# Exercise objective
Starting at the line that contains "If arranged by", copy each line through the end of the listing below. Include both ends and output nothing more.

begin Dataset records

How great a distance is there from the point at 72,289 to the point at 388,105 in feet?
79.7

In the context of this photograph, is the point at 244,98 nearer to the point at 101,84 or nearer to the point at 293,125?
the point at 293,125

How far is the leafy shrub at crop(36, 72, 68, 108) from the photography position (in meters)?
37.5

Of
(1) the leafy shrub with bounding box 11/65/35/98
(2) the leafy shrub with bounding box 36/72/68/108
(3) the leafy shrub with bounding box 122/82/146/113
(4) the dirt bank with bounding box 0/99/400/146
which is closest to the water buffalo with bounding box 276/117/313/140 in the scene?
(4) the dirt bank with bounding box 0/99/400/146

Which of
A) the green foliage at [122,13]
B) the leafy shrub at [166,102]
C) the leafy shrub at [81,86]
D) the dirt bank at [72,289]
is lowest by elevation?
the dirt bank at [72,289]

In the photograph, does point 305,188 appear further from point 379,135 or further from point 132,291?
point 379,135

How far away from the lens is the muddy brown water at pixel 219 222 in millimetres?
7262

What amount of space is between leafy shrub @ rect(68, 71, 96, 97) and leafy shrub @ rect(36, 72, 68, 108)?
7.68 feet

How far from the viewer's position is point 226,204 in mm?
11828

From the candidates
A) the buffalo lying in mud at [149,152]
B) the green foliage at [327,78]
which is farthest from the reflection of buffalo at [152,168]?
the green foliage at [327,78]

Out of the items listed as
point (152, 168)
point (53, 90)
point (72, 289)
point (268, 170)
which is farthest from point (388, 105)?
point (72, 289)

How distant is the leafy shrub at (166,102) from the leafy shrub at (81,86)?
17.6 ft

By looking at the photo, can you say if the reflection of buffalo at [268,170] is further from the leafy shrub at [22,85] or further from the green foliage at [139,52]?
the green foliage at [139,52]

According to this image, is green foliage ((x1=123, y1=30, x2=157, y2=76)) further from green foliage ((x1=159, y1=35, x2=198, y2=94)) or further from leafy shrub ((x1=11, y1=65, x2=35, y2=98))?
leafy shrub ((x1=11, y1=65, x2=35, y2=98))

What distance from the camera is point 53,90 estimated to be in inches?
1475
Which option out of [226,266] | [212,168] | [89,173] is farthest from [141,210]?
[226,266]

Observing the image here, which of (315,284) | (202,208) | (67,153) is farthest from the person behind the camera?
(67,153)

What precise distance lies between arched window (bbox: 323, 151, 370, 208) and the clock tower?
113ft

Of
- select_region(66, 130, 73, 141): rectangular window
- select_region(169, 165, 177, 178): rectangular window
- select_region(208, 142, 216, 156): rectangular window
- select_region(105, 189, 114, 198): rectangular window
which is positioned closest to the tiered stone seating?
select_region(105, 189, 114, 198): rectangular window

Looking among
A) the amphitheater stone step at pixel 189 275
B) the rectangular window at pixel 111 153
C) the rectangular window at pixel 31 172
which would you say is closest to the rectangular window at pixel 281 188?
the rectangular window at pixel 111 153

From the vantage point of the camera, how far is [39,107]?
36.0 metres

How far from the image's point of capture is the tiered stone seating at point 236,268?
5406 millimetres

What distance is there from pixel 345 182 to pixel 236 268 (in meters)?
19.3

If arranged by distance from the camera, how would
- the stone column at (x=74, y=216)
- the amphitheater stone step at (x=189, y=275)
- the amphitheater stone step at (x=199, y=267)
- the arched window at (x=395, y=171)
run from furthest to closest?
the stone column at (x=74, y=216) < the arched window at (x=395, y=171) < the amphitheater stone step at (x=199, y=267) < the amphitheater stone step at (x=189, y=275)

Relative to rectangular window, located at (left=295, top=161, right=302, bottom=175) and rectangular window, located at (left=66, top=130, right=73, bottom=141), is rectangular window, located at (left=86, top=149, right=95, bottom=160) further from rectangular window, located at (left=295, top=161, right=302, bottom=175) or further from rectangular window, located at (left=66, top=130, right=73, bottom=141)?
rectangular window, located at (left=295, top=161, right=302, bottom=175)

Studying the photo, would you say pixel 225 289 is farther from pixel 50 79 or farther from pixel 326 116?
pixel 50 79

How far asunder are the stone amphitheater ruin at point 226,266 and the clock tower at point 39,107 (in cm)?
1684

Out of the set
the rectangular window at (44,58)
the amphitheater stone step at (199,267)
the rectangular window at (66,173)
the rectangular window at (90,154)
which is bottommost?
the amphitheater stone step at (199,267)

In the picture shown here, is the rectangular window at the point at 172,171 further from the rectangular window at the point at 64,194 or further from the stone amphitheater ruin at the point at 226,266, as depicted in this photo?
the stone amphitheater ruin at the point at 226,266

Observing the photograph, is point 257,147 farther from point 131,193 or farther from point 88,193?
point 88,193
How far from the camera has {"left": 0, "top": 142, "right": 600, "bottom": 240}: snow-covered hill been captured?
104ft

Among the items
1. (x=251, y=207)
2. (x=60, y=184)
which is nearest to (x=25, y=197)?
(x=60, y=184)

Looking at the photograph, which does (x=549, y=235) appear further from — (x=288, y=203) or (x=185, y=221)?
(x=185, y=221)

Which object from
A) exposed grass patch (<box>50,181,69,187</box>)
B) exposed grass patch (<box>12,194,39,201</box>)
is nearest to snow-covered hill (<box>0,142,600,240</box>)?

end Dataset records

# Response to this task
If arranged by distance from the camera, how would
- the stone column at (x=74, y=216)
- the amphitheater stone step at (x=189, y=275)
- the amphitheater stone step at (x=199, y=267)
- the arched window at (x=395, y=171)
run from furthest to closest?
the stone column at (x=74, y=216) < the arched window at (x=395, y=171) < the amphitheater stone step at (x=199, y=267) < the amphitheater stone step at (x=189, y=275)

Relative to rectangular window, located at (left=295, top=161, right=302, bottom=175) and rectangular window, located at (left=66, top=130, right=73, bottom=141), is rectangular window, located at (left=86, top=149, right=95, bottom=160) further from rectangular window, located at (left=295, top=161, right=302, bottom=175) or further from rectangular window, located at (left=66, top=130, right=73, bottom=141)?
rectangular window, located at (left=295, top=161, right=302, bottom=175)

Studying the photo, would you say pixel 225 289 is farther from pixel 50 79 or farther from pixel 326 116?
pixel 50 79

How far asunder are the stone amphitheater ruin at point 226,266 and the clock tower at point 39,107 (in cm)?
1684

Out of the set
the rectangular window at (44,58)
the amphitheater stone step at (199,267)
the rectangular window at (66,173)
the rectangular window at (90,154)
which is bottommost?
the amphitheater stone step at (199,267)

In the picture shown here, is the rectangular window at the point at 172,171 further from the rectangular window at the point at 64,194 or further from the stone amphitheater ruin at the point at 226,266, as depicted in this photo?
the stone amphitheater ruin at the point at 226,266

Observing the photograph, is point 257,147 farther from point 131,193 or farther from point 88,193?
point 88,193
How far from the camera has {"left": 0, "top": 142, "right": 600, "bottom": 240}: snow-covered hill been captured?
104ft

Among the items
1. (x=251, y=207)
2. (x=60, y=184)
which is nearest to (x=25, y=197)?
(x=60, y=184)

Looking at the photograph, which does (x=549, y=235) appear further from — (x=288, y=203) or (x=185, y=221)?
(x=185, y=221)

Which object from
A) exposed grass patch (<box>50,181,69,187</box>)
B) exposed grass patch (<box>12,194,39,201</box>)
is nearest to snow-covered hill (<box>0,142,600,240</box>)?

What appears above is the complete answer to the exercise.